* _TASKS TO CARRY OUT_:
1. According to the Lake Kivu excerpt, how high above sea level is the lake?
2. In the Lake Kivu excerpt, reproduce word for word the passage from "As I type this, I'm" to "I've ever seen.".

This morning, we rode along winding mountain roads past bustling villages in Rwanda to reach the border with the Democratic Republic of Congo. There we caught our first glimpses of Lake Kivu, one of Africa's biggest - and, at nearly 5,000 feet elevation, highest - lakes. The entire body of water is skirted with lush green forest, some spectacular houses and flowers that are too beautiful to be believed.
Yet below the lake's placid waters there are deadly methane and carbon dioxide gases in quantities that will, one day, explode to the surface and displace oxygen across the entire area. The timetable for this event is unknown - but it will be catastrophic for the more than two million people who live within the lake's basin.
Lake Kivu is almost too fitting a metaphor for this part of eastern Congo, where nearby perils threaten the area and its people almost constantly. The prolific vegetation throughout Goma conceals jagged pieces of lava rock, hiding the scars of a volcanic eruption that nearly destroyed the city just six years ago. Rebel forces lurk in pristine rainforests. And all along the outskirts of the city, tens of thousands of war-displaced families huddle in whatever shelters they can construct from natural and donated materials - hoping to return to their villages but waiting for the next catastrophe.
As I type this, I'm listening to boisterous Congolese music coming from a nearby bar. Someone is having a birthday party. People are singing along, whistling, whooping and hollering.
There is some cause for celebration: news of a truce between one of the main rebel groups and the Congolese government. It was agreed upon right here in Goma just yesterday. There is skepticism. People don't quite know what it might mean - I will try to find out more tomorrow and let you know.
For now, though, there is music in Goma amongst the dangers hidden in one of the most beautiful landscapes I've ever seen.

* _DATA UNDER STUDY_:
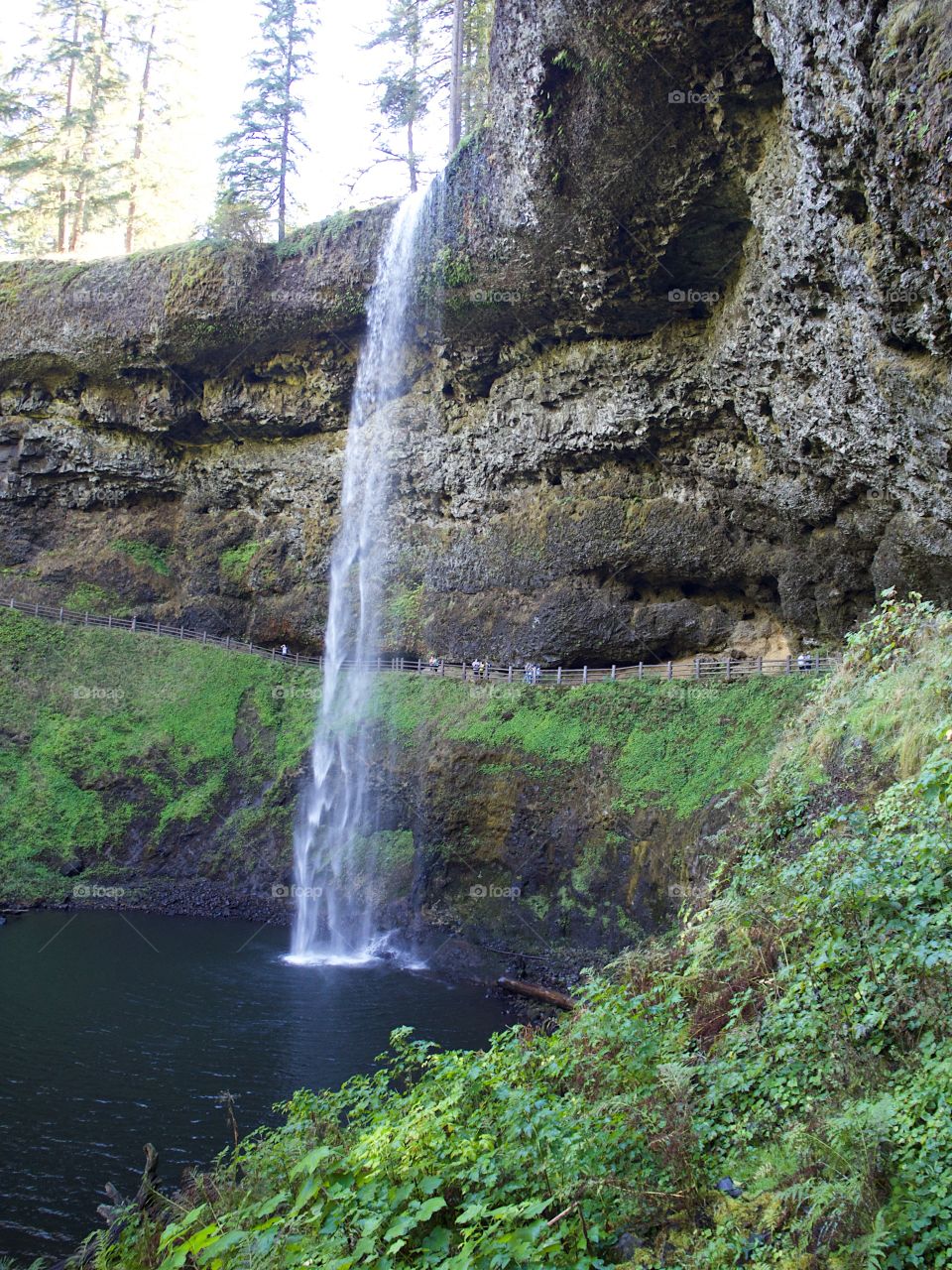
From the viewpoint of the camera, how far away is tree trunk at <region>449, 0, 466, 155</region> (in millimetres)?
29922

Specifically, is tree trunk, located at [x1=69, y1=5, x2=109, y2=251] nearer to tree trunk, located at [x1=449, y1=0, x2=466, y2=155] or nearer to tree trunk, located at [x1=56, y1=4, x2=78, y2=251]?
tree trunk, located at [x1=56, y1=4, x2=78, y2=251]

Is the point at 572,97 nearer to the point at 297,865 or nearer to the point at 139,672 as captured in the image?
the point at 297,865

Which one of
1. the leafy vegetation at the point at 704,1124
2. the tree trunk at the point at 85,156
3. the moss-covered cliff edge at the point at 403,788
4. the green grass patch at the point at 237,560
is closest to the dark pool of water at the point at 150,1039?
the moss-covered cliff edge at the point at 403,788

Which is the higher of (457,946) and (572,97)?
(572,97)

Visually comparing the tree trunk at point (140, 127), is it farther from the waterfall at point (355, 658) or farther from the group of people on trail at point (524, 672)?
the group of people on trail at point (524, 672)

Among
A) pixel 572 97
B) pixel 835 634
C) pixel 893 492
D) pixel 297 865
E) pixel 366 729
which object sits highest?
pixel 572 97

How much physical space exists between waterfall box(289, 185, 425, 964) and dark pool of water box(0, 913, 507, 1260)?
1.82m

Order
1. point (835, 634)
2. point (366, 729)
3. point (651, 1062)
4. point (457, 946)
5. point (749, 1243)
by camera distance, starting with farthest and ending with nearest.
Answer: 1. point (366, 729)
2. point (835, 634)
3. point (457, 946)
4. point (651, 1062)
5. point (749, 1243)

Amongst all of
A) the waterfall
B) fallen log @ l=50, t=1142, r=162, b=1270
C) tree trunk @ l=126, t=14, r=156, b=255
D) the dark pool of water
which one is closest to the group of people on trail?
the waterfall

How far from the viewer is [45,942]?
2077cm

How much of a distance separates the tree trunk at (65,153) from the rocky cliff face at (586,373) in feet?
22.8

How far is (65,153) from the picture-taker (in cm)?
3847

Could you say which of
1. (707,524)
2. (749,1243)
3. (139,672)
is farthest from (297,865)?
(749,1243)

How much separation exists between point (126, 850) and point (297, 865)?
523 cm
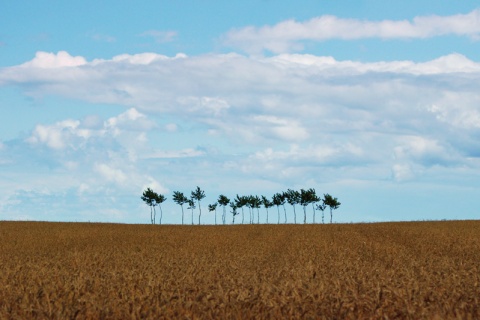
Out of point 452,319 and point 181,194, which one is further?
point 181,194

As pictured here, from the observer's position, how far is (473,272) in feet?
53.6

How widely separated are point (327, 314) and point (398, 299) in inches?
49.3

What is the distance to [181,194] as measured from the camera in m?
138

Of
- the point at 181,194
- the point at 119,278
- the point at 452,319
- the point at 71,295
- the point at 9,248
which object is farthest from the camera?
the point at 181,194

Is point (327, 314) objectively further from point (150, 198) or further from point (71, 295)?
point (150, 198)

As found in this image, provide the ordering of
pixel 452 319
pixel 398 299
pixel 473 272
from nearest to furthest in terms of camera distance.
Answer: pixel 452 319 → pixel 398 299 → pixel 473 272

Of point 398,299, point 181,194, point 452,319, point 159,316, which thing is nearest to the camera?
point 452,319

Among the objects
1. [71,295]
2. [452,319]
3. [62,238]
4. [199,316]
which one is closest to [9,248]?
[62,238]

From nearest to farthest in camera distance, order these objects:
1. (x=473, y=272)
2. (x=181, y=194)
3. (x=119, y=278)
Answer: (x=119, y=278)
(x=473, y=272)
(x=181, y=194)

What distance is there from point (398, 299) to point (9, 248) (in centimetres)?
3362

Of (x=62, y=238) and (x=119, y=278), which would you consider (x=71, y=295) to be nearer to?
(x=119, y=278)

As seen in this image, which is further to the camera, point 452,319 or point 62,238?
point 62,238

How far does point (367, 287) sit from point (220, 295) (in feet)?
10.6

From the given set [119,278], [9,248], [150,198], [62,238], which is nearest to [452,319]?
[119,278]
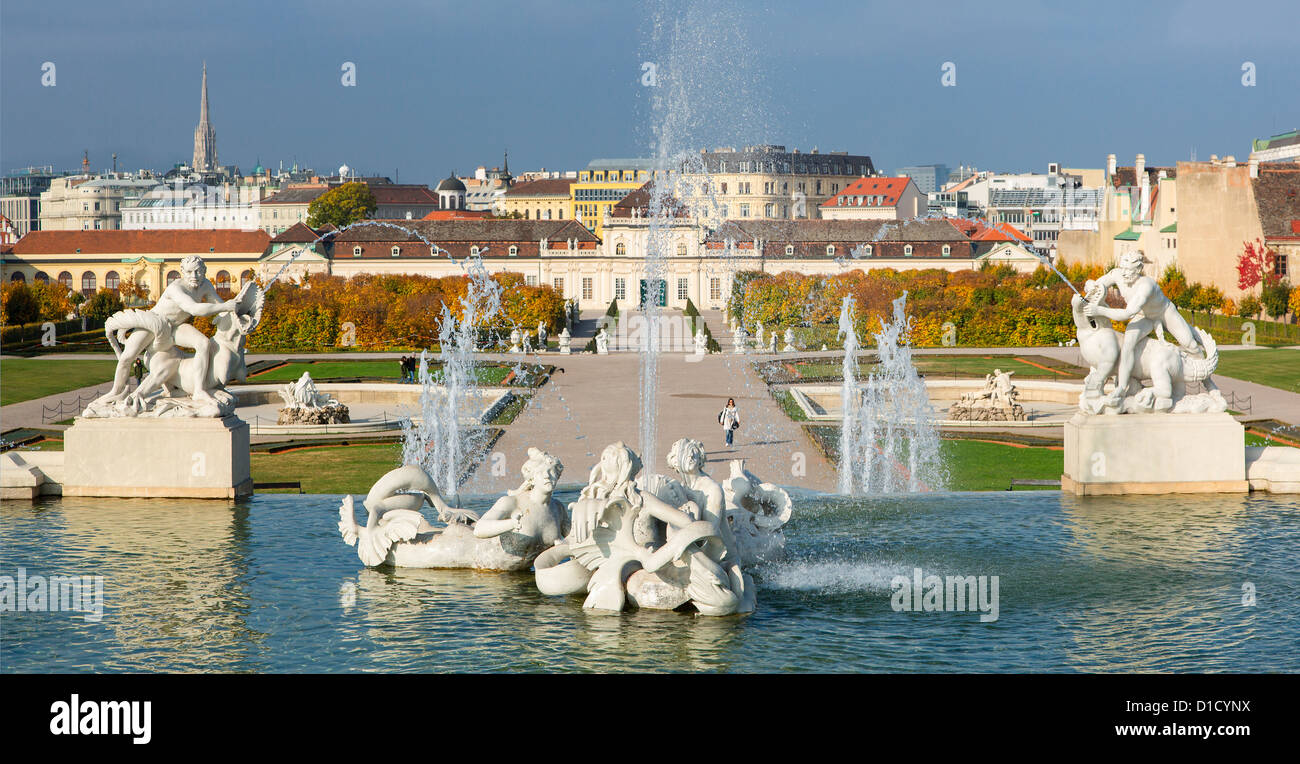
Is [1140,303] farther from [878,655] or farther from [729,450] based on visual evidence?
[729,450]

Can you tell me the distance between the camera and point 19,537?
47.9 ft

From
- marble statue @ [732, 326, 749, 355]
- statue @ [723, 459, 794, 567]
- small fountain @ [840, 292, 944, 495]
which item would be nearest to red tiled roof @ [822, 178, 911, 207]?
marble statue @ [732, 326, 749, 355]

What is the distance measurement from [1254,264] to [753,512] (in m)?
61.2

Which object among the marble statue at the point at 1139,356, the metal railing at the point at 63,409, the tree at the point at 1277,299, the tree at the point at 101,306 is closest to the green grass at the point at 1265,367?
the tree at the point at 1277,299

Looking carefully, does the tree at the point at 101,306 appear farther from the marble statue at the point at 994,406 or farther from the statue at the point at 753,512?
the statue at the point at 753,512

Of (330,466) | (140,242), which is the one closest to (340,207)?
(140,242)

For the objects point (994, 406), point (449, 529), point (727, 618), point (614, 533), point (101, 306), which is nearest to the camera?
point (727, 618)

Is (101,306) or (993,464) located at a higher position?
(101,306)

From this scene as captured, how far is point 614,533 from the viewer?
1205cm

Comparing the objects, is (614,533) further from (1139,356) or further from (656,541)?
(1139,356)

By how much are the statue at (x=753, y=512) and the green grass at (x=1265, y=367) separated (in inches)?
1162
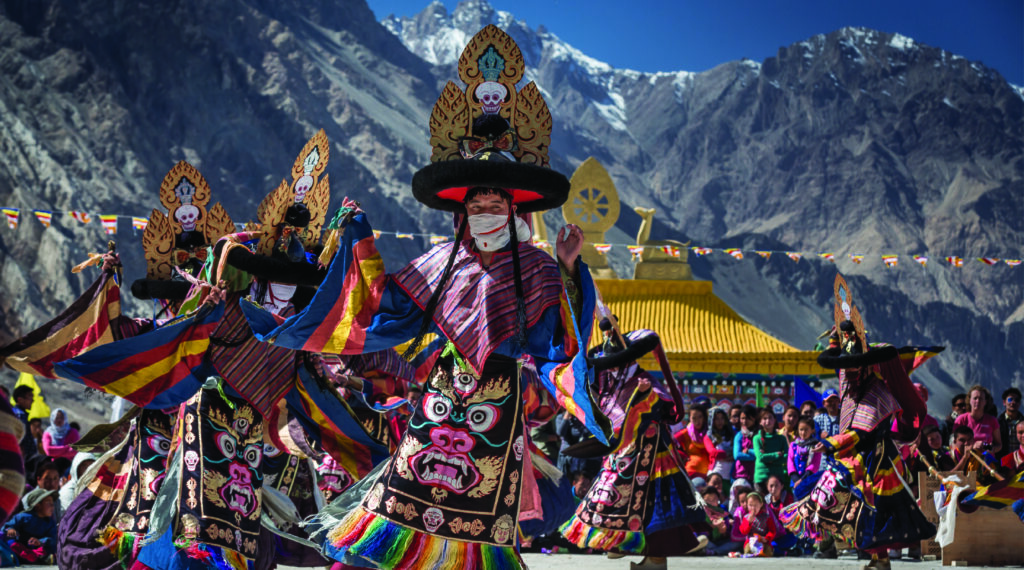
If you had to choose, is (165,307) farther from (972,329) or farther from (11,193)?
(972,329)

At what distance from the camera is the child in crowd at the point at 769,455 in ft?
33.3

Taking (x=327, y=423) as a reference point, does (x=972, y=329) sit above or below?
above

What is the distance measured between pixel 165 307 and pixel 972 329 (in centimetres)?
7750

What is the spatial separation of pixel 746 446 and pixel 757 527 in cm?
108

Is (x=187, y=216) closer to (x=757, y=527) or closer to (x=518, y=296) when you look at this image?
(x=518, y=296)

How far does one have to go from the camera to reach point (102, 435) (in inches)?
250

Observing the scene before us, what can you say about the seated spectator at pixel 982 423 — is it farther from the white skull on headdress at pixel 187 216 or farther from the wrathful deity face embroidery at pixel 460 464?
the white skull on headdress at pixel 187 216

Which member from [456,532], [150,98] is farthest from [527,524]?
[150,98]

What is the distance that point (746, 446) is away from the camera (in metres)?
10.6

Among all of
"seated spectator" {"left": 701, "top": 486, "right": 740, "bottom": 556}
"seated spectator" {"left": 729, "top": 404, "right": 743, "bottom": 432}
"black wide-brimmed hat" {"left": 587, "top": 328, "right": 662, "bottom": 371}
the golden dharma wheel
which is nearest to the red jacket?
"seated spectator" {"left": 701, "top": 486, "right": 740, "bottom": 556}

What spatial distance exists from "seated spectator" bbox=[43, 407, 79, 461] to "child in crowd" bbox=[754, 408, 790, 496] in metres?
5.84

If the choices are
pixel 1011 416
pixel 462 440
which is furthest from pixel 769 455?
pixel 462 440

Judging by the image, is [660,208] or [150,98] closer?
[150,98]

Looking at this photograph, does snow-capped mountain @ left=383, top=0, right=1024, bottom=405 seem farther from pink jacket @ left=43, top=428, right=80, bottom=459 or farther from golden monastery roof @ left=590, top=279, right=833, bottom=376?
pink jacket @ left=43, top=428, right=80, bottom=459
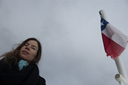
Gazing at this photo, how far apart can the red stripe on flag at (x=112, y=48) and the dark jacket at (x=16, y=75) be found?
3.24 meters

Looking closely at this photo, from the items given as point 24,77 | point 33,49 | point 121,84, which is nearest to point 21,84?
point 24,77

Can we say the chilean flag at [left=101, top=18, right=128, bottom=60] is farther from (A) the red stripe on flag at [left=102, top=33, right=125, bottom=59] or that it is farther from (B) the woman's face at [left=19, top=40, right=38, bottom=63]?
(B) the woman's face at [left=19, top=40, right=38, bottom=63]

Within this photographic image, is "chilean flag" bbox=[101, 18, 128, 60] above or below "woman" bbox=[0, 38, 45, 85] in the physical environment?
below

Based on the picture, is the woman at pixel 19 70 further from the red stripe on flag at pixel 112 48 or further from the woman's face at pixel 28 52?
the red stripe on flag at pixel 112 48

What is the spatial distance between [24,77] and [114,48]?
3681 millimetres

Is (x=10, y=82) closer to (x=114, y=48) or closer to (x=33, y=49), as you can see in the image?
(x=33, y=49)

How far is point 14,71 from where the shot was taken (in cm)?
182

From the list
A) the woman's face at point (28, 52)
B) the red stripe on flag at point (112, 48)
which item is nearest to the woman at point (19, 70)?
the woman's face at point (28, 52)

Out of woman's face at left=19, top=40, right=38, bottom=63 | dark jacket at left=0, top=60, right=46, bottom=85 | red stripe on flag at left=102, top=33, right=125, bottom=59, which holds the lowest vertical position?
red stripe on flag at left=102, top=33, right=125, bottom=59

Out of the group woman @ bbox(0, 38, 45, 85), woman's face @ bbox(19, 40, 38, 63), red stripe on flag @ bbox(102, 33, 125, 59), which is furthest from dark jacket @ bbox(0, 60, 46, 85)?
red stripe on flag @ bbox(102, 33, 125, 59)

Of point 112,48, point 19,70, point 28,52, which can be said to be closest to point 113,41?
point 112,48

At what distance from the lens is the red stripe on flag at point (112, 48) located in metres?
4.14

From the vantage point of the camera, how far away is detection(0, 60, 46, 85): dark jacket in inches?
66.7

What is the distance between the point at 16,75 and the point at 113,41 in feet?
12.6
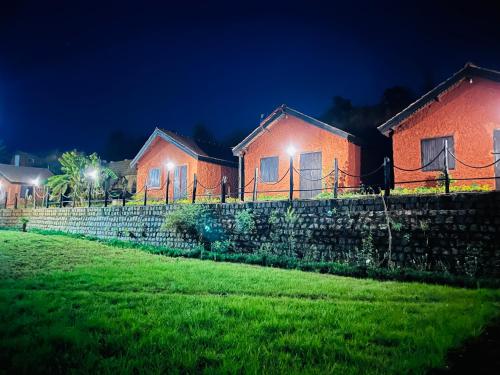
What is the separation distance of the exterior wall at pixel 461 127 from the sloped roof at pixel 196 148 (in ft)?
38.2

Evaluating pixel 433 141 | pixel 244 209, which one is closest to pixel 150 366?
pixel 244 209

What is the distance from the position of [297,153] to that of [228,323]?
12669 mm

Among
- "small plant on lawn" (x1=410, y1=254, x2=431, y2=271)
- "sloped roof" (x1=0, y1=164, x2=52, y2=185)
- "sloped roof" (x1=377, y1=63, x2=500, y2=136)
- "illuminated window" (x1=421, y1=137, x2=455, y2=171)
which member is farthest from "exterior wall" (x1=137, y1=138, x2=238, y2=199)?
"sloped roof" (x1=0, y1=164, x2=52, y2=185)

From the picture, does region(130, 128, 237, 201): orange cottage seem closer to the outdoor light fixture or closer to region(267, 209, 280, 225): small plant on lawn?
the outdoor light fixture

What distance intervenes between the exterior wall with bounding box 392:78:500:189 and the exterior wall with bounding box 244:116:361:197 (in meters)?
2.11

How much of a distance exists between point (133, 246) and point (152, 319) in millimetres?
10172

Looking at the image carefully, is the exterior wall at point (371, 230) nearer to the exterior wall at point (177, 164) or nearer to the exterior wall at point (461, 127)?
the exterior wall at point (461, 127)

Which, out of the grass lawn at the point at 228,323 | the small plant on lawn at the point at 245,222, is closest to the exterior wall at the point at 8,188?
the small plant on lawn at the point at 245,222

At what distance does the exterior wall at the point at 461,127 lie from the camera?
1168cm

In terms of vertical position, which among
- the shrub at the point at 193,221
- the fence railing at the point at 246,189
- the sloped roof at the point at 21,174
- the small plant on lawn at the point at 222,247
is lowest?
the small plant on lawn at the point at 222,247

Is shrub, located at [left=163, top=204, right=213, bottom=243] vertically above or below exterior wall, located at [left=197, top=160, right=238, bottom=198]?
below

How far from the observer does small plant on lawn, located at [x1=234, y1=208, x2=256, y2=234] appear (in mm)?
11344

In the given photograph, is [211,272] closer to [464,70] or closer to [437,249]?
[437,249]

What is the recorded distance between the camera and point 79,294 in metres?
5.78
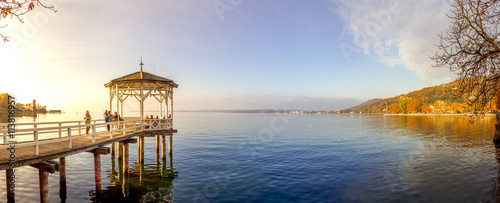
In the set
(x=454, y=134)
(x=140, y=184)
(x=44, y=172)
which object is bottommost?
(x=454, y=134)

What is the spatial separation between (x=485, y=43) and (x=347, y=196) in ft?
30.5

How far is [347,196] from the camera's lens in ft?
45.6

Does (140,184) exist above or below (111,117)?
below

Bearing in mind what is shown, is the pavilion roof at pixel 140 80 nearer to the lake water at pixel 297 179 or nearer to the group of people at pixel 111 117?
the group of people at pixel 111 117

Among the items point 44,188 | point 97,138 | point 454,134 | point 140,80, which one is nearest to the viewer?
point 44,188

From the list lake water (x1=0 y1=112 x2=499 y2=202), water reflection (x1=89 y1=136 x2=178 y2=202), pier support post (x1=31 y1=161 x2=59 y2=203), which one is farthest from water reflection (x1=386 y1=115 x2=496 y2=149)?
pier support post (x1=31 y1=161 x2=59 y2=203)

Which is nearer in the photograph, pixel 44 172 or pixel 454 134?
pixel 44 172

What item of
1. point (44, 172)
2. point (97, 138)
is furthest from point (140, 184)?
point (44, 172)

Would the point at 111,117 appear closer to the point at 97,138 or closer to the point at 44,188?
the point at 97,138

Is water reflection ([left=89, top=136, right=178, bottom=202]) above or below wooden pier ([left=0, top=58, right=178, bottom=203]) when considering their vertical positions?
below

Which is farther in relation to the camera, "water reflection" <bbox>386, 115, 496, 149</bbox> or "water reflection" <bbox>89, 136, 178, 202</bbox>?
"water reflection" <bbox>386, 115, 496, 149</bbox>

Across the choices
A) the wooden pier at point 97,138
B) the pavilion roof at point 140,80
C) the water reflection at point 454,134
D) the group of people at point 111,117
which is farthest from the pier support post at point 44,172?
the water reflection at point 454,134

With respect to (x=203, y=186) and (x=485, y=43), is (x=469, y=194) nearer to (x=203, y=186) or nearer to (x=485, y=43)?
(x=485, y=43)

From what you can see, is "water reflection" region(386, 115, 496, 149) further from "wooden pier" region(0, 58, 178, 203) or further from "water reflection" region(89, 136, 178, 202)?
"wooden pier" region(0, 58, 178, 203)
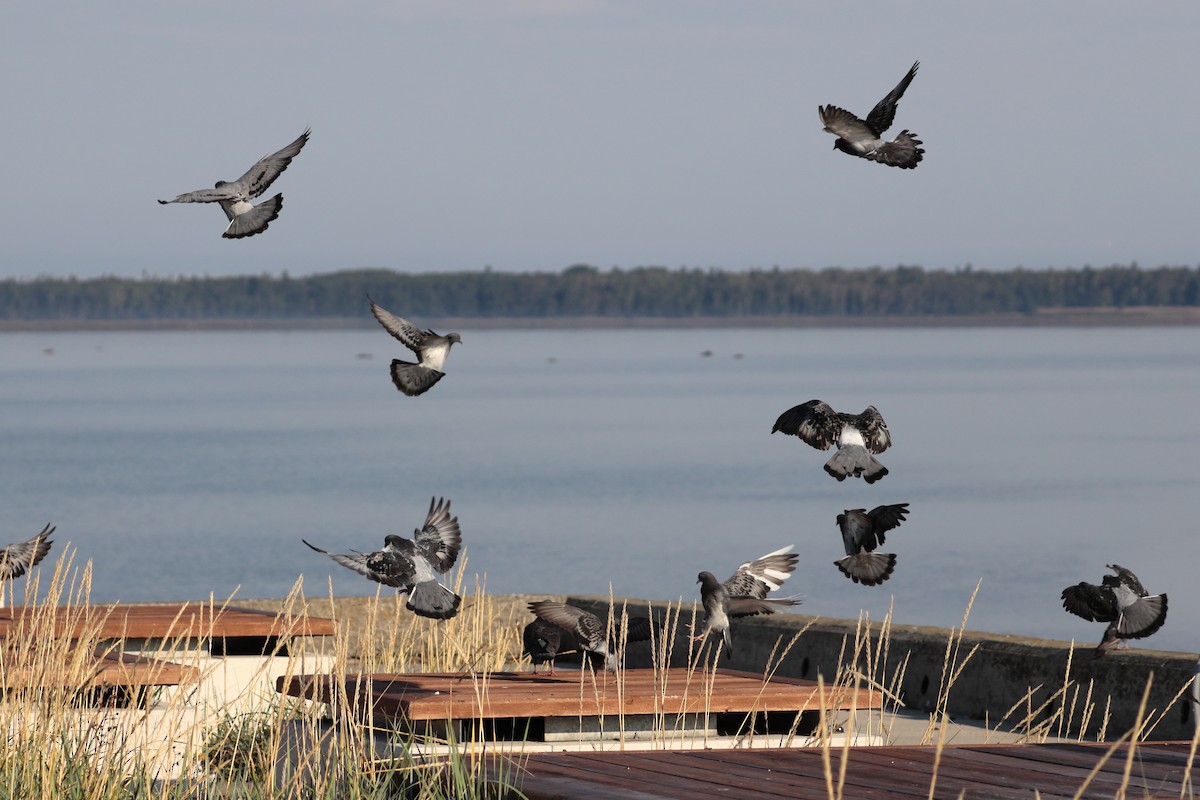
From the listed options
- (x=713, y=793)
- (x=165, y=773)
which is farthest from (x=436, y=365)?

* _OUTPUTS FOR THE TASKS_:
1. Nearly 5,000 feet.

2.
As I type this, I'm listening to boisterous Congolese music coming from a nearby bar. Someone is having a birthday party. People are singing along, whistling, whooping and hollering.
There is some cause for celebration: news of a truce between one of the main rebel groups and the Congolese government. It was agreed upon right here in Goma just yesterday. There is skepticism. People don't quite know what it might mean - I will try to find out more tomorrow and let you know.
For now, though, there is music in Goma amongst the dangers hidden in one of the most beautiful landscapes I've ever seen.